The wolf started wondering to himself why he should be afraid of the lion, because he had such an impressive size himself.
He was even considering whether he should be crowned the King of all the beasts, when suddenly a lion attacked and killed him.
The wolf was so preoccupied with this overestimation of himself, it caused his destruction.
This story is an Aesop fable called ‘The Wolf and the Lion’ and while it’s just a story the moral can hold true for traders too. In fact, quite a few guests on the podcast have said that being humble is one of the most important lessons as traders.
In podcast episode 12, Ernie Chan said:
“One should always be patient and humble in the face of the market.”
John Ehlers shared a similar lesson in Episode 48:
“The biggest lesson I’ve learned is to be humble. When you’re winning, you think you’re a genius, not so much when losing, so you have to recognize that the market does what the market wants to do not what you want it to do.”
And in Episode 62, PJ Sutherland shared with a slightly ominous laugh:
“There is no place for ego in the markets… Sooner or later, we’re all humbled.”
There are alot of psychological aspects to trading, which we can all be susceptible to from time to time.
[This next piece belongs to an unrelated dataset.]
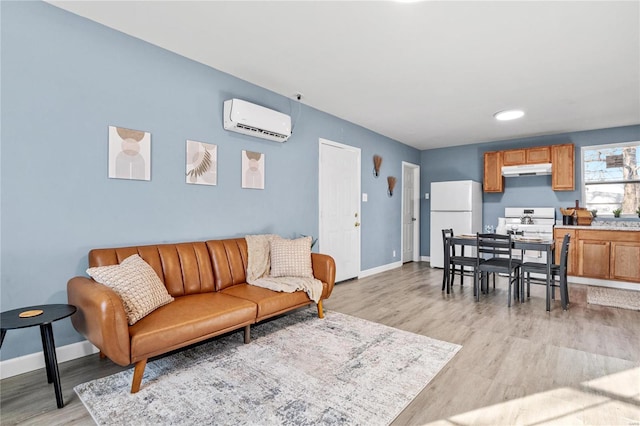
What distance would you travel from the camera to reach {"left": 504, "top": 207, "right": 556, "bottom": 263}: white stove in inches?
Answer: 215

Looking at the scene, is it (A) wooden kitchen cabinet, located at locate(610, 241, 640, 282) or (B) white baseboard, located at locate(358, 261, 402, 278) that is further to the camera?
(B) white baseboard, located at locate(358, 261, 402, 278)

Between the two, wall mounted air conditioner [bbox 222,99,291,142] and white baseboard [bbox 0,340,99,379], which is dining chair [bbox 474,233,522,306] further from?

It can sometimes be easy to get a bit carried away and pump ourselves up during a good run, but as PJ Sutherland goes on to say:
“When I started to remove the emotion and ego involved in trading, that’s when I really started to see my improvements in performance.
I was definitely susceptible to becoming arrogant and confident during really, really good runs and then very quickly brought back down to earth.
I guess that all really ties down to psychology in the financial markets, and lots of good strategies out there but psychology ultimately determines whether or not you’re going to be successful in the marketplace.”
If we can keep our egos in check during the good times, it may just keep us from suffering a fate similar to the wolf. (Not being attacked by a lion of course, that wouldn’t be great, but you gets what I means!)